Prima degli anni ’70, dunque, il cinema africano è congelato in una condizione di immobilità assoluta. Fino a che i cineasti africani non decidono di liberarsi dalla sudditanza dall’Occidente e ricercare piuttosto una forma di collaborazione internazionale: nasce, così, nel 1970 la Féderation Pan-Africaine des Cinéastes (FEPACI), seguita negli anni ’80 dal Consortium Interafricain de Distribution Cinématographique (CIDC).
Il piccolo stato del Burkina Faso assume, contro ogni precìvisione, le redini della produzione cinematografica del continente, diventando il centro amministrativo del cinema “nero”: ben presto all’interno del paese sorgono scuole di cinema e teatri di posa.
Tuttavia, data la diversità di etnie che compongono il paese, la produzione africana si presenta molto diversificata a seconda della regione d’origine. I film del Nord Africa pongono l’accento sulla critica sociale e affrontano tematiche d’attualità con toni ora viranti al dramma, ora alla satira. Cronaca degli anni di brace del regista Hamina riesce perfino a vincere la Palma d’Oro a Cannes nel 1975: questo riconoscimento così importante decreta finalmente il valore del cinema “nero” anche fuori dai confini nazionali.
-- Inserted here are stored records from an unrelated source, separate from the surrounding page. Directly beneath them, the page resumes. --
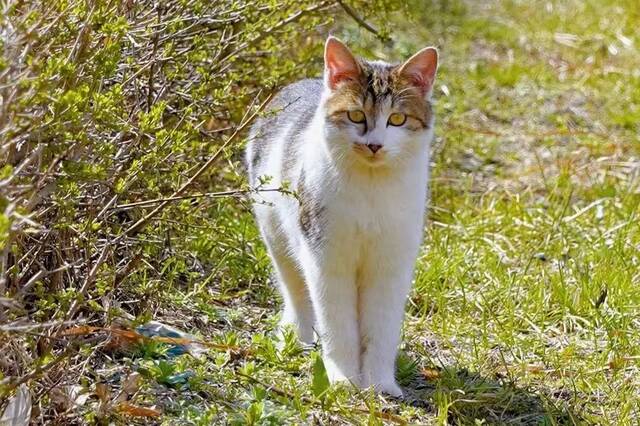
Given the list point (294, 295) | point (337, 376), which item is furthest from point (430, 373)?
point (294, 295)

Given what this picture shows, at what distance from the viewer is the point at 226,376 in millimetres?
3377

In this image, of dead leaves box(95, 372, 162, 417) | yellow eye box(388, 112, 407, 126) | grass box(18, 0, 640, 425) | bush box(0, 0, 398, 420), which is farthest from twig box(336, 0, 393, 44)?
dead leaves box(95, 372, 162, 417)

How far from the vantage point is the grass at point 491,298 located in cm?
333

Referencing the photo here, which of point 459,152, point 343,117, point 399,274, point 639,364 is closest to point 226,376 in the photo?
point 399,274

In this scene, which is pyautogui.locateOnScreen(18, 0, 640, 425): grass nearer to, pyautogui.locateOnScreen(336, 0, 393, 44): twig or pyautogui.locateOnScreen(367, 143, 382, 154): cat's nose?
pyautogui.locateOnScreen(367, 143, 382, 154): cat's nose

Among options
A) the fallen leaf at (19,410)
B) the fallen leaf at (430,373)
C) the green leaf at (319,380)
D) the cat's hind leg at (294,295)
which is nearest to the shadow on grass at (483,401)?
the fallen leaf at (430,373)

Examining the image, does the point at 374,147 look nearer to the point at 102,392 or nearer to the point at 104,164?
the point at 104,164

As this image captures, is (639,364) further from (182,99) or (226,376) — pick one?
(182,99)

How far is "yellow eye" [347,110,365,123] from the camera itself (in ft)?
11.3

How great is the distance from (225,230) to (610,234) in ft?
5.66

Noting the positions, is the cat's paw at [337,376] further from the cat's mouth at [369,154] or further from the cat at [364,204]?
the cat's mouth at [369,154]

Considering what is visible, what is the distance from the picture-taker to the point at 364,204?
3406mm

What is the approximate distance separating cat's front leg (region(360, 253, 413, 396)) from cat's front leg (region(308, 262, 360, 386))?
0.14ft

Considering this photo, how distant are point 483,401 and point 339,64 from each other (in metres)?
1.13
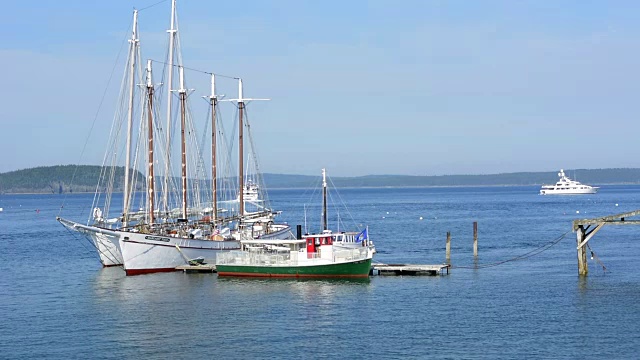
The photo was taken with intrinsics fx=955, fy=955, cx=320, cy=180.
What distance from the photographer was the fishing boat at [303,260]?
67.3 metres

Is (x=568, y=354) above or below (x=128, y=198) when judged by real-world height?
below

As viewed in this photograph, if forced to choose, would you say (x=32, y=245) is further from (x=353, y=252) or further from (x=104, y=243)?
(x=353, y=252)

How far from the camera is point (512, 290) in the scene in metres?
62.2

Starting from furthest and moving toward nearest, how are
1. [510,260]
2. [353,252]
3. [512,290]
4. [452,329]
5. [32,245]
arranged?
1. [32,245]
2. [510,260]
3. [353,252]
4. [512,290]
5. [452,329]

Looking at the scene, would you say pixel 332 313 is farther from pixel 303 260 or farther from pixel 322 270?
pixel 303 260

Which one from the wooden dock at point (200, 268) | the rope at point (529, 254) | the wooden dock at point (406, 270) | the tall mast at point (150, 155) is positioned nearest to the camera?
the wooden dock at point (406, 270)

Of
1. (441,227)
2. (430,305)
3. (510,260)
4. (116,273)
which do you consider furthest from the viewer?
(441,227)

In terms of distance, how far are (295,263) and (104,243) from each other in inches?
814

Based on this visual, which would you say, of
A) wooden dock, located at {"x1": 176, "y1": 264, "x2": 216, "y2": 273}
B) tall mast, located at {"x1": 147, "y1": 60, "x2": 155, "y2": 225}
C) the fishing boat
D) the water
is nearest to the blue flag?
the fishing boat

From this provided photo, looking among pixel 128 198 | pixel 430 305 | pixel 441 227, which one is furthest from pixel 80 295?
pixel 441 227

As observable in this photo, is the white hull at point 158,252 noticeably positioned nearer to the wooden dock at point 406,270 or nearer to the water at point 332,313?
the water at point 332,313

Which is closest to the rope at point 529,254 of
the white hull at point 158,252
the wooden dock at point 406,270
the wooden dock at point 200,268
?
the wooden dock at point 406,270

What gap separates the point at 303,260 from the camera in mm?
68000

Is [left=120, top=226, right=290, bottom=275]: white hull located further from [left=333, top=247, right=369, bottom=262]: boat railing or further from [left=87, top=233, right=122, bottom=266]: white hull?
[left=333, top=247, right=369, bottom=262]: boat railing
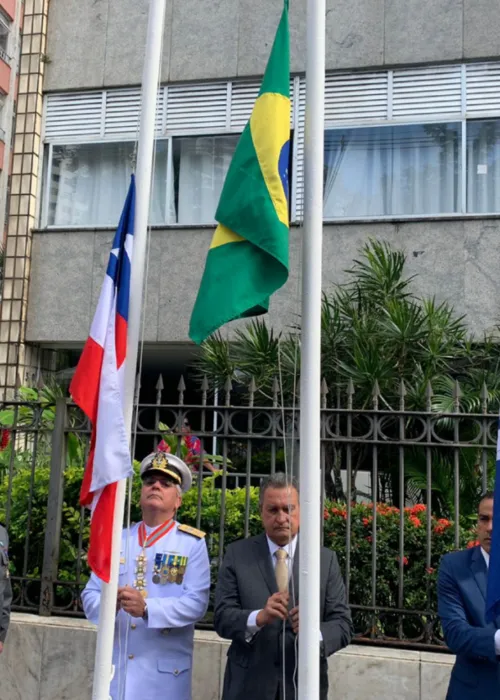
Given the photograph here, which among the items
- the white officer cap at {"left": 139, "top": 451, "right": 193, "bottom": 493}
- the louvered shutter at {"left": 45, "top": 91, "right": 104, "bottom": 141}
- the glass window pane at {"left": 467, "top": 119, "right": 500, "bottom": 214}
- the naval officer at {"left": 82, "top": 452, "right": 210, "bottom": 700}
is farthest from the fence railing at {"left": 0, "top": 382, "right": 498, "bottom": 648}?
the louvered shutter at {"left": 45, "top": 91, "right": 104, "bottom": 141}

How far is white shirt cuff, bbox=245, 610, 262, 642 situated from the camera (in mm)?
3596

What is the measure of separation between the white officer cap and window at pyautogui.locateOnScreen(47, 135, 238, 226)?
8272mm

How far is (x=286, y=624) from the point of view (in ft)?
12.2

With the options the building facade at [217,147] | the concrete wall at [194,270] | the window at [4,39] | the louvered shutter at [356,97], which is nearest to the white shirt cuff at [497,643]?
the concrete wall at [194,270]

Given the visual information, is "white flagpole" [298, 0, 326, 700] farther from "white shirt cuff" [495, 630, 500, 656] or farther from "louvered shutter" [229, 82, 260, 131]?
"louvered shutter" [229, 82, 260, 131]

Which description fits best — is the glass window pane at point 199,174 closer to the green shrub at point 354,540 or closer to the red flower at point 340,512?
the green shrub at point 354,540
Ma gli esempi di maggiore creatività si trovano nella produzione sub-sahariana. Qui i cineasti sentono l’esigenza di affidare ai propri film, più che la denuncia sociale, il patrimonio culturale ne religioso che rende unica ogni etnia dalle altre. Oltre a thriller e film d’azione che cercano la facile scalata al successo emulando Hollywood, e film dedicati al tema dell’esilio, trovano espressione lungometraggi che nella struttura e nel contenuto rendono omaggio alla tradizione culturale predominante nel paese: l’oralità.
Sono, così, frequenti racconti affidati a cantastorie (Djeli e Jom del 1981 ne sono un esempio) in cui la trama prende le mosse dal folklore locale, oppure viaggi di iniziazione alla riscoperta delle radici della cultura africana minacciata dall’invasione occidentale: Ceddo (1977) del cineasta Sembene, Wend Duni di Kaborè e ancor più Yeleen, circondato da un’aura di misticismo e soprannaturalità, testimoniano la volontà del popolo africano tutto di risollevarsi dalla sudditanza dall’Occidente e riscoprire la propria essenza per restituirgli il valore che merita e affermare la sua dignità rispetto a chi considera l’Africa un paese barbaro e incivile: un Terzo Mondo.